# [Given request]
Rewrite the material below with every "wooden crib slat" changed to "wooden crib bar" and nothing else altered, leaving out the pictures.

---- Stored records

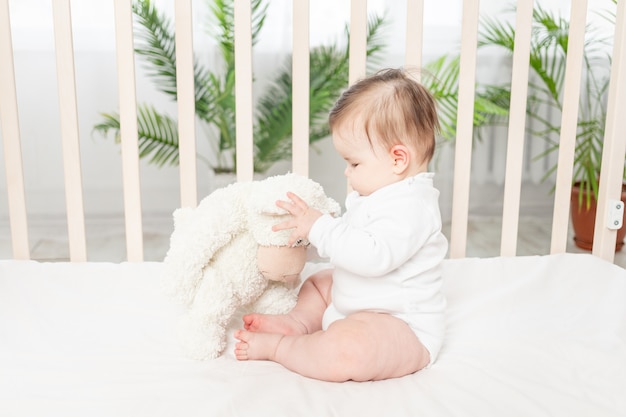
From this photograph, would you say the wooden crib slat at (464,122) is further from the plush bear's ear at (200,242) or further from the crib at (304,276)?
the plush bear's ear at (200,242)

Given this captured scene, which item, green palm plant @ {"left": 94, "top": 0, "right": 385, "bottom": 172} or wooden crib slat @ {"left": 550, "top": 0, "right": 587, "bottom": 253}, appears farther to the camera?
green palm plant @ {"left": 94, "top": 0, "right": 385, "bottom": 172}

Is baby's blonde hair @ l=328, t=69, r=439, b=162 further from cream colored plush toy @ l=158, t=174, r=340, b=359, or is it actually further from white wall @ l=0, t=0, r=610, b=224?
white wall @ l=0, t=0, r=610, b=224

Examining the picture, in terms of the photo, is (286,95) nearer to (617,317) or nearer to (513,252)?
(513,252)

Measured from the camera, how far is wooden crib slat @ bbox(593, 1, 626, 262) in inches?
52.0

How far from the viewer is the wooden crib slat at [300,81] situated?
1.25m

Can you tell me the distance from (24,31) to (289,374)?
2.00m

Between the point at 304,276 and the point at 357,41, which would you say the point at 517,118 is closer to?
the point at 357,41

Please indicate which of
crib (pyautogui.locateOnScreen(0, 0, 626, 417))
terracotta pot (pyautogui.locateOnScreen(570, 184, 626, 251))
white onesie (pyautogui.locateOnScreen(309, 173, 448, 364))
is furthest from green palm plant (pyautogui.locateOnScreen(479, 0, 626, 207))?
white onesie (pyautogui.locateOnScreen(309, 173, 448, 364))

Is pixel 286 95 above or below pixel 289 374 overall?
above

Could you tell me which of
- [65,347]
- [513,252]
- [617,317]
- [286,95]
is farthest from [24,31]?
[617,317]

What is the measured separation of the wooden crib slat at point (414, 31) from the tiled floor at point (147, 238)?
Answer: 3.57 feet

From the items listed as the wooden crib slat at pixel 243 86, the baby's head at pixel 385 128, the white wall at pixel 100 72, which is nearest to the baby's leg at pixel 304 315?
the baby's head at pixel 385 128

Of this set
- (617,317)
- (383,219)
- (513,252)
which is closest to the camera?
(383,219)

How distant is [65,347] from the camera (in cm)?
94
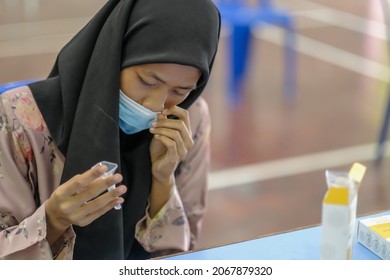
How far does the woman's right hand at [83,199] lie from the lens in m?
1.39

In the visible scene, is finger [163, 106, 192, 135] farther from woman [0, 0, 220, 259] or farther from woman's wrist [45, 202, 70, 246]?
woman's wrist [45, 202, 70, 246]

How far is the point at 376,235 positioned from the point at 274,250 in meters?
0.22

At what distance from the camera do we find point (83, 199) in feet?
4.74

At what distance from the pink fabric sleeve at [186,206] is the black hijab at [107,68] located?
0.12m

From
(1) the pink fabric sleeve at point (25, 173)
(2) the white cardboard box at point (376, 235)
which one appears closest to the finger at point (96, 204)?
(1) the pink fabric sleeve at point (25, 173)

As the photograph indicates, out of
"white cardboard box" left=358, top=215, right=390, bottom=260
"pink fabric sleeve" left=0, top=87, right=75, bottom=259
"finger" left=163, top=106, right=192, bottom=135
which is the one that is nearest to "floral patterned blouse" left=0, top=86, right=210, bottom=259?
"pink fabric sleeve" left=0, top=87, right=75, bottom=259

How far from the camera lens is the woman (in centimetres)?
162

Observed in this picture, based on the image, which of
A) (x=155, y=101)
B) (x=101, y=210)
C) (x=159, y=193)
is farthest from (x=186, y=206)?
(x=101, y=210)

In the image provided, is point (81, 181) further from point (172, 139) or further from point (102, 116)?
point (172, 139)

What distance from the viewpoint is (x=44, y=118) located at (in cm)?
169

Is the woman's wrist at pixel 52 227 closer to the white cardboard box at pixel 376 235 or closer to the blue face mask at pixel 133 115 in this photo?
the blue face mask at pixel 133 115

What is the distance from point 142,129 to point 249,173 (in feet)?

--------

# [Solution below]
From this photograph, would you say the wooden crib bar at (464,122) is further from the plush bear's ear at (200,242) or further from the crib at (304,276)?
the plush bear's ear at (200,242)

Given this captured scene, which item, green palm plant @ {"left": 94, "top": 0, "right": 385, "bottom": 172} or wooden crib bar @ {"left": 550, "top": 0, "right": 587, "bottom": 253}, appears farther to the camera?
green palm plant @ {"left": 94, "top": 0, "right": 385, "bottom": 172}

Is baby's blonde hair @ l=328, t=69, r=439, b=162 further from cream colored plush toy @ l=158, t=174, r=340, b=359, or is it actually further from white wall @ l=0, t=0, r=610, b=224?
white wall @ l=0, t=0, r=610, b=224

Examining the picture, in terms of the photo, is (286,95) nearer to (617,317) or nearer to (513,252)?
(513,252)

Measured from the camera, how far is wooden crib bar @ bbox(593, 1, 626, 262) in inches?
52.0

How far from the viewer is the wooden crib bar at [300,81] situated?
1.25m

Can you tell me the distance from (24,31) to (289,374)?
2.00m

Between the point at 304,276 and the point at 357,41, which would you say the point at 517,118 is closer to?
the point at 357,41

Please indicate which of
crib (pyautogui.locateOnScreen(0, 0, 626, 417))
terracotta pot (pyautogui.locateOnScreen(570, 184, 626, 251))
white onesie (pyautogui.locateOnScreen(309, 173, 448, 364))
is furthest from green palm plant (pyautogui.locateOnScreen(479, 0, 626, 207))?
white onesie (pyautogui.locateOnScreen(309, 173, 448, 364))

Is pixel 286 95 above or below pixel 289 374 overall?
above

Could you tell me which of
- [65,347]
- [513,252]
- [617,317]
- [286,95]
is farthest from [24,31]?
[617,317]

What is the measured separation of the wooden crib bar at point (414, 31) from the tiled floor at point (147, 238)?
Answer: 3.57 feet

From the items listed as the wooden crib bar at pixel 243 86, the baby's head at pixel 385 128, the white wall at pixel 100 72, which is nearest to the baby's leg at pixel 304 315?
the baby's head at pixel 385 128

Of this set
- (617,317)
- (383,219)
- (513,252)
which is closest to the camera?
(383,219)

How distant is [65,347] from the camera (in cm)?
94
How far does the woman's right hand at [83,199] lie from the lens in m?
1.39

In the visible scene, is finger [163, 106, 192, 135] farther from woman [0, 0, 220, 259] or farther from woman's wrist [45, 202, 70, 246]?
woman's wrist [45, 202, 70, 246]

How far is the point at 376,235 positioned from the point at 274,250 in meters?
0.22

At what distance from the camera do we find point (83, 199) in feet?
4.74

At what distance from the pink fabric sleeve at [186,206] is the black hijab at [107,68] located?
0.12m

From
(1) the pink fabric sleeve at point (25, 173)
(2) the white cardboard box at point (376, 235)
which one appears closest to the finger at point (96, 204)?
(1) the pink fabric sleeve at point (25, 173)

As the photograph indicates, out of
"white cardboard box" left=358, top=215, right=390, bottom=260
"pink fabric sleeve" left=0, top=87, right=75, bottom=259
"finger" left=163, top=106, right=192, bottom=135
which is the one that is nearest to "floral patterned blouse" left=0, top=86, right=210, bottom=259?
"pink fabric sleeve" left=0, top=87, right=75, bottom=259

How far from the camera lens is the woman (in centimetres)?
162

Observed in this picture, based on the image, which of
A) (x=155, y=101)
B) (x=101, y=210)
C) (x=159, y=193)
is farthest from (x=186, y=206)?
(x=101, y=210)

In the image provided, is point (81, 181) further from point (172, 139) or further from point (102, 116)?
point (172, 139)

What distance from the viewpoint is (x=44, y=118) located at (in cm)?
169

Is the woman's wrist at pixel 52 227 closer to the white cardboard box at pixel 376 235 or closer to the blue face mask at pixel 133 115 in this photo?
the blue face mask at pixel 133 115

What is the distance from point 142,129 to point 249,173 (in feet)?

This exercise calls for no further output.